▶ **Prompt**
The whole listing must be returned exactly, with no line missing.

▶ **Data block**
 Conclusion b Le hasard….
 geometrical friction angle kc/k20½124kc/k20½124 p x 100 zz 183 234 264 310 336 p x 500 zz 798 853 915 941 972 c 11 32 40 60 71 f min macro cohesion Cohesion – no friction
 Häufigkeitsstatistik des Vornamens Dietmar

▶ **Output**
 Conclusion b Le hasard….
 geometrical friction angle kc/k20½124kc/k20½124 p x 100 zz 183 234 264 310 336 p x 500 zz 798 853 915 941 972 c 11 32 40 60 71 f min macro cohesion Cohesion – no friction
 Häufigkeitsstatistik des Vornamens Dietmar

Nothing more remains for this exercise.